Il ne s’agit toutefois que d’une étape : la suppression de l’article 6 du PLFSS pour 2025 doit désormais être confirmée lors de l’examen du texte en séance publique, le 28 octobre.

► La commission des affaires sociales a également adopté des amendements supprimant les alinéas 1 à 5 de l’article 7 du PLFSS pour 2025 qui prévoient notamment d’assujettir les rémunérations des apprentis à la CSG/CRDS au-delà de 50% du Smic.

Source : actuel CSE

Les députés continuent de modifier le PLFSS 2025 en commission des affaires sociales

25/10/2024

Un amendement de l’opposition de gauche, adopté hier en commission des affaires sociales de l’Assemblée nationale, vise à abroger les principales règles de la réforme des retraites de 2023. Il est ainsi prévu, au 1er janvier 2025, l’abrogation de la hausse de l’âge d’ouverture du droit à une pension de retraite de 62 à 64 ans et de l’avancement du calendrier de relèvement de la durée d’assurance nécessaire pour bénéficier d’une pension de retraite au taux plein. 

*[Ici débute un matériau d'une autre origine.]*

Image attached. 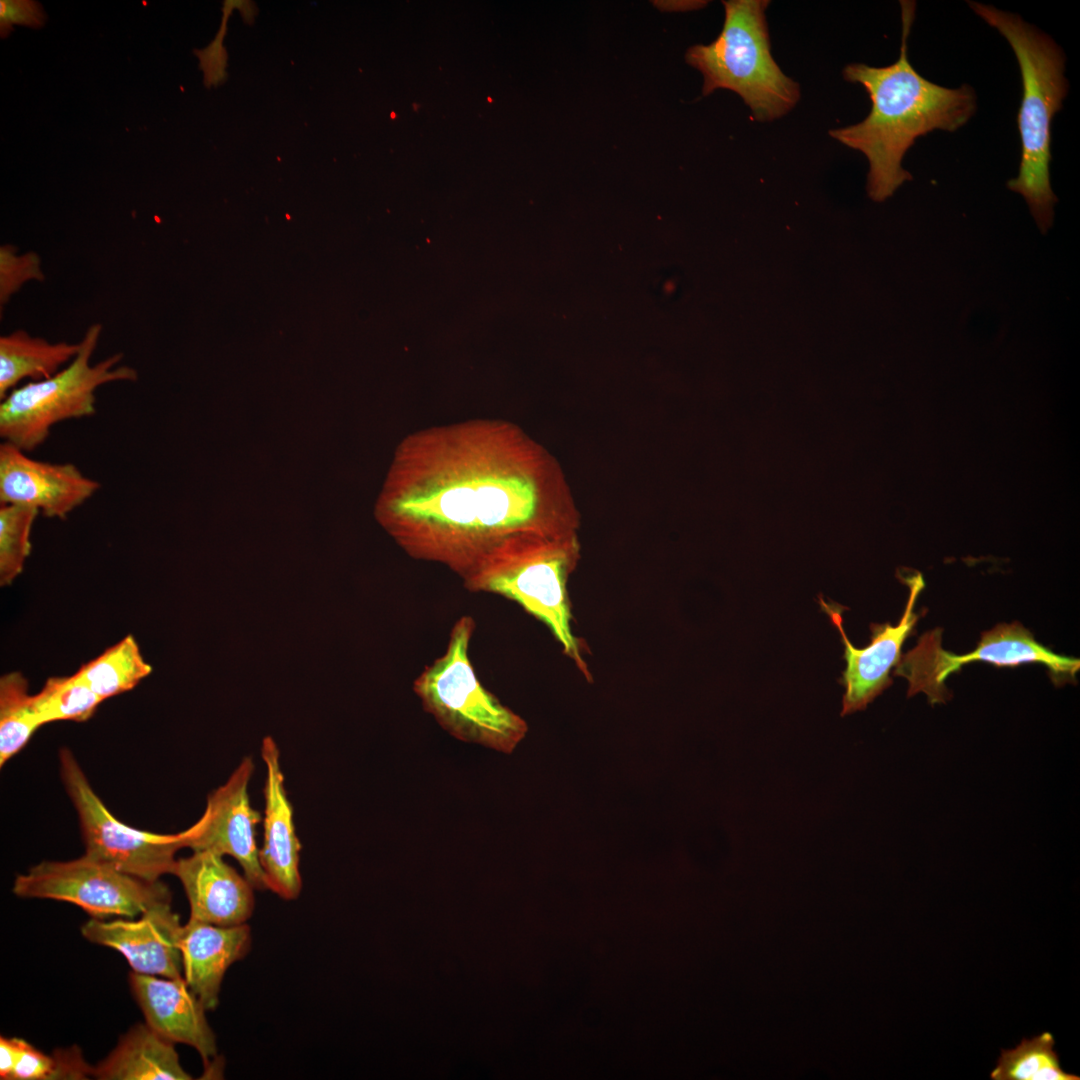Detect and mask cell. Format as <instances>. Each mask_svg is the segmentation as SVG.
<instances>
[{"label": "cell", "mask_w": 1080, "mask_h": 1080, "mask_svg": "<svg viewBox=\"0 0 1080 1080\" xmlns=\"http://www.w3.org/2000/svg\"><path fill=\"white\" fill-rule=\"evenodd\" d=\"M375 516L408 555L459 576L510 535L563 536L580 527L556 458L513 422L487 418L404 438Z\"/></svg>", "instance_id": "6da1fadb"}, {"label": "cell", "mask_w": 1080, "mask_h": 1080, "mask_svg": "<svg viewBox=\"0 0 1080 1080\" xmlns=\"http://www.w3.org/2000/svg\"><path fill=\"white\" fill-rule=\"evenodd\" d=\"M902 39L899 58L884 67L852 63L843 77L861 84L872 106L867 117L853 125L837 128L830 136L858 150L869 162L867 191L874 201L892 196L911 174L902 160L915 140L933 130L954 132L976 111V94L971 86L947 88L920 75L908 58V38L915 19L914 1H900Z\"/></svg>", "instance_id": "7a4b0ae2"}, {"label": "cell", "mask_w": 1080, "mask_h": 1080, "mask_svg": "<svg viewBox=\"0 0 1080 1080\" xmlns=\"http://www.w3.org/2000/svg\"><path fill=\"white\" fill-rule=\"evenodd\" d=\"M969 6L1008 41L1017 58L1023 94L1018 112L1021 160L1018 176L1007 187L1021 194L1045 234L1053 225L1057 197L1050 184L1051 129L1068 93L1065 56L1047 34L1019 15L969 1Z\"/></svg>", "instance_id": "3957f363"}, {"label": "cell", "mask_w": 1080, "mask_h": 1080, "mask_svg": "<svg viewBox=\"0 0 1080 1080\" xmlns=\"http://www.w3.org/2000/svg\"><path fill=\"white\" fill-rule=\"evenodd\" d=\"M580 556L578 533L522 532L494 545L460 577L467 590L503 596L545 624L564 655L591 681L582 641L573 631L568 592Z\"/></svg>", "instance_id": "277c9868"}, {"label": "cell", "mask_w": 1080, "mask_h": 1080, "mask_svg": "<svg viewBox=\"0 0 1080 1080\" xmlns=\"http://www.w3.org/2000/svg\"><path fill=\"white\" fill-rule=\"evenodd\" d=\"M722 3L725 19L721 33L710 44L691 46L685 56L703 75V95L720 88L731 90L760 122L786 115L799 101L800 88L772 56L765 15L770 1Z\"/></svg>", "instance_id": "5b68a950"}, {"label": "cell", "mask_w": 1080, "mask_h": 1080, "mask_svg": "<svg viewBox=\"0 0 1080 1080\" xmlns=\"http://www.w3.org/2000/svg\"><path fill=\"white\" fill-rule=\"evenodd\" d=\"M471 616L453 625L445 652L414 680L424 710L453 737L510 754L528 731L526 721L488 691L469 658Z\"/></svg>", "instance_id": "8992f818"}, {"label": "cell", "mask_w": 1080, "mask_h": 1080, "mask_svg": "<svg viewBox=\"0 0 1080 1080\" xmlns=\"http://www.w3.org/2000/svg\"><path fill=\"white\" fill-rule=\"evenodd\" d=\"M101 324L85 332L76 357L53 376L31 381L13 389L0 404V436L24 452L33 451L59 422L94 415L96 390L112 382H134L138 372L119 365L122 353L90 363L100 335Z\"/></svg>", "instance_id": "52a82bcc"}, {"label": "cell", "mask_w": 1080, "mask_h": 1080, "mask_svg": "<svg viewBox=\"0 0 1080 1080\" xmlns=\"http://www.w3.org/2000/svg\"><path fill=\"white\" fill-rule=\"evenodd\" d=\"M942 629L936 628L921 635L914 648L901 656L893 671L908 681V697L924 693L931 704L950 699L945 681L961 670L966 663L987 662L998 667L1023 664L1044 665L1056 686L1075 683L1080 669L1078 658L1059 655L1036 641L1021 623H1001L984 631L975 649L958 655L945 650L941 644Z\"/></svg>", "instance_id": "ba28073f"}, {"label": "cell", "mask_w": 1080, "mask_h": 1080, "mask_svg": "<svg viewBox=\"0 0 1080 1080\" xmlns=\"http://www.w3.org/2000/svg\"><path fill=\"white\" fill-rule=\"evenodd\" d=\"M59 765L62 783L79 818L86 856L150 882L171 874L177 851L186 847L185 830L158 834L120 822L94 792L69 749H61Z\"/></svg>", "instance_id": "9c48e42d"}, {"label": "cell", "mask_w": 1080, "mask_h": 1080, "mask_svg": "<svg viewBox=\"0 0 1080 1080\" xmlns=\"http://www.w3.org/2000/svg\"><path fill=\"white\" fill-rule=\"evenodd\" d=\"M12 891L22 898L69 902L100 920L133 919L171 902L169 889L160 881L134 877L85 854L69 861H42L18 875Z\"/></svg>", "instance_id": "30bf717a"}, {"label": "cell", "mask_w": 1080, "mask_h": 1080, "mask_svg": "<svg viewBox=\"0 0 1080 1080\" xmlns=\"http://www.w3.org/2000/svg\"><path fill=\"white\" fill-rule=\"evenodd\" d=\"M897 573L899 580L909 589V597L903 615L897 625L890 623L871 624L870 644L856 648L849 641L844 628L842 612L845 609L833 602H826L819 596L821 609L837 627L844 644L846 668L840 683L845 691L842 699L841 715L863 710L867 705L892 685L890 673L901 659L902 646L913 634L920 614L914 611L916 601L925 587L923 576L918 571Z\"/></svg>", "instance_id": "8fae6325"}, {"label": "cell", "mask_w": 1080, "mask_h": 1080, "mask_svg": "<svg viewBox=\"0 0 1080 1080\" xmlns=\"http://www.w3.org/2000/svg\"><path fill=\"white\" fill-rule=\"evenodd\" d=\"M253 772L252 759L244 757L228 780L208 796L200 819L185 830L186 847L233 857L253 888L265 890L256 841L261 816L252 807L248 793Z\"/></svg>", "instance_id": "7c38bea8"}, {"label": "cell", "mask_w": 1080, "mask_h": 1080, "mask_svg": "<svg viewBox=\"0 0 1080 1080\" xmlns=\"http://www.w3.org/2000/svg\"><path fill=\"white\" fill-rule=\"evenodd\" d=\"M99 488L72 463L39 461L9 442L0 445V504L33 506L64 519Z\"/></svg>", "instance_id": "4fadbf2b"}, {"label": "cell", "mask_w": 1080, "mask_h": 1080, "mask_svg": "<svg viewBox=\"0 0 1080 1080\" xmlns=\"http://www.w3.org/2000/svg\"><path fill=\"white\" fill-rule=\"evenodd\" d=\"M171 902L157 904L135 920L111 921L91 918L81 928L90 942L120 952L133 972L181 978L183 973L179 937L182 926Z\"/></svg>", "instance_id": "5bb4252c"}, {"label": "cell", "mask_w": 1080, "mask_h": 1080, "mask_svg": "<svg viewBox=\"0 0 1080 1080\" xmlns=\"http://www.w3.org/2000/svg\"><path fill=\"white\" fill-rule=\"evenodd\" d=\"M266 767L264 784L263 845L259 860L267 889L285 900L296 899L302 889L299 871L302 845L294 824V811L285 789L279 748L271 736L261 744Z\"/></svg>", "instance_id": "9a60e30c"}, {"label": "cell", "mask_w": 1080, "mask_h": 1080, "mask_svg": "<svg viewBox=\"0 0 1080 1080\" xmlns=\"http://www.w3.org/2000/svg\"><path fill=\"white\" fill-rule=\"evenodd\" d=\"M171 874L186 893L190 918L218 925L244 924L254 910L253 886L227 864L223 856L210 850H193L176 859Z\"/></svg>", "instance_id": "2e32d148"}, {"label": "cell", "mask_w": 1080, "mask_h": 1080, "mask_svg": "<svg viewBox=\"0 0 1080 1080\" xmlns=\"http://www.w3.org/2000/svg\"><path fill=\"white\" fill-rule=\"evenodd\" d=\"M132 993L146 1024L173 1043L192 1046L206 1066L216 1057L215 1035L205 1007L188 987L184 977L165 978L132 972Z\"/></svg>", "instance_id": "e0dca14e"}, {"label": "cell", "mask_w": 1080, "mask_h": 1080, "mask_svg": "<svg viewBox=\"0 0 1080 1080\" xmlns=\"http://www.w3.org/2000/svg\"><path fill=\"white\" fill-rule=\"evenodd\" d=\"M250 944L245 923L218 926L189 919L182 926L179 948L184 979L206 1010L216 1008L226 970L246 955Z\"/></svg>", "instance_id": "ac0fdd59"}, {"label": "cell", "mask_w": 1080, "mask_h": 1080, "mask_svg": "<svg viewBox=\"0 0 1080 1080\" xmlns=\"http://www.w3.org/2000/svg\"><path fill=\"white\" fill-rule=\"evenodd\" d=\"M92 1076L101 1080H188L174 1043L147 1024L132 1027L115 1049L96 1066Z\"/></svg>", "instance_id": "d6986e66"}, {"label": "cell", "mask_w": 1080, "mask_h": 1080, "mask_svg": "<svg viewBox=\"0 0 1080 1080\" xmlns=\"http://www.w3.org/2000/svg\"><path fill=\"white\" fill-rule=\"evenodd\" d=\"M81 342H49L16 330L0 337V399L24 379H47L67 366L79 353Z\"/></svg>", "instance_id": "ffe728a7"}, {"label": "cell", "mask_w": 1080, "mask_h": 1080, "mask_svg": "<svg viewBox=\"0 0 1080 1080\" xmlns=\"http://www.w3.org/2000/svg\"><path fill=\"white\" fill-rule=\"evenodd\" d=\"M151 672L134 636L127 635L75 673L104 701L133 689Z\"/></svg>", "instance_id": "44dd1931"}, {"label": "cell", "mask_w": 1080, "mask_h": 1080, "mask_svg": "<svg viewBox=\"0 0 1080 1080\" xmlns=\"http://www.w3.org/2000/svg\"><path fill=\"white\" fill-rule=\"evenodd\" d=\"M41 726L28 680L21 672L4 674L0 678V765L21 751Z\"/></svg>", "instance_id": "7402d4cb"}, {"label": "cell", "mask_w": 1080, "mask_h": 1080, "mask_svg": "<svg viewBox=\"0 0 1080 1080\" xmlns=\"http://www.w3.org/2000/svg\"><path fill=\"white\" fill-rule=\"evenodd\" d=\"M1055 1040L1051 1033L1043 1032L1031 1039L1023 1038L1014 1049L1002 1050L993 1080H1079L1075 1074L1065 1072L1054 1050Z\"/></svg>", "instance_id": "603a6c76"}, {"label": "cell", "mask_w": 1080, "mask_h": 1080, "mask_svg": "<svg viewBox=\"0 0 1080 1080\" xmlns=\"http://www.w3.org/2000/svg\"><path fill=\"white\" fill-rule=\"evenodd\" d=\"M33 700L42 725L86 721L103 702L76 673L48 678Z\"/></svg>", "instance_id": "cb8c5ba5"}, {"label": "cell", "mask_w": 1080, "mask_h": 1080, "mask_svg": "<svg viewBox=\"0 0 1080 1080\" xmlns=\"http://www.w3.org/2000/svg\"><path fill=\"white\" fill-rule=\"evenodd\" d=\"M0 505V584L7 586L22 573L30 555L31 530L40 511L22 504Z\"/></svg>", "instance_id": "d4e9b609"}, {"label": "cell", "mask_w": 1080, "mask_h": 1080, "mask_svg": "<svg viewBox=\"0 0 1080 1080\" xmlns=\"http://www.w3.org/2000/svg\"><path fill=\"white\" fill-rule=\"evenodd\" d=\"M92 1076V1066L77 1046L45 1054L19 1038L18 1058L11 1080H79Z\"/></svg>", "instance_id": "484cf974"}, {"label": "cell", "mask_w": 1080, "mask_h": 1080, "mask_svg": "<svg viewBox=\"0 0 1080 1080\" xmlns=\"http://www.w3.org/2000/svg\"><path fill=\"white\" fill-rule=\"evenodd\" d=\"M44 279L41 260L37 253L18 254L17 249L8 244L0 247L1 306L5 305L26 282Z\"/></svg>", "instance_id": "4316f807"}, {"label": "cell", "mask_w": 1080, "mask_h": 1080, "mask_svg": "<svg viewBox=\"0 0 1080 1080\" xmlns=\"http://www.w3.org/2000/svg\"><path fill=\"white\" fill-rule=\"evenodd\" d=\"M234 7L235 1L224 2L222 26L216 38L207 48L195 51V54L200 59V67L204 72V82L207 87L216 86L226 79L225 67L227 56L222 45V40L226 31V19Z\"/></svg>", "instance_id": "83f0119b"}, {"label": "cell", "mask_w": 1080, "mask_h": 1080, "mask_svg": "<svg viewBox=\"0 0 1080 1080\" xmlns=\"http://www.w3.org/2000/svg\"><path fill=\"white\" fill-rule=\"evenodd\" d=\"M46 21V14L39 2L32 0L0 1V35L6 38L13 25L41 28Z\"/></svg>", "instance_id": "f1b7e54d"}, {"label": "cell", "mask_w": 1080, "mask_h": 1080, "mask_svg": "<svg viewBox=\"0 0 1080 1080\" xmlns=\"http://www.w3.org/2000/svg\"><path fill=\"white\" fill-rule=\"evenodd\" d=\"M19 1051V1038L0 1037V1078L11 1080Z\"/></svg>", "instance_id": "f546056e"}]
</instances>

Toutefois, cet amendement figurait à une annexe de l’article 14 qui a été rejetée en commission ultérieurement. Cet amendement sera déposé de nouveau en séance publique, assurent les députés PS.

Un autre amendement de députés PS vise à calculer les allègements généraux de cotisations sociales pour leur part employeur pour les entreprises qui relèvent d’une branche dont les salaires minimaux sont inférieurs au Smic sur ces salaires minimaux et non plus sur le Smic. 

Enfin, un amendement Ensemble pour la République rétablit le volet social du régime de la jeune entreprise innovante. 

Ces amendements complètent ceux déjà détaillés dans notre édition du 24 octobre.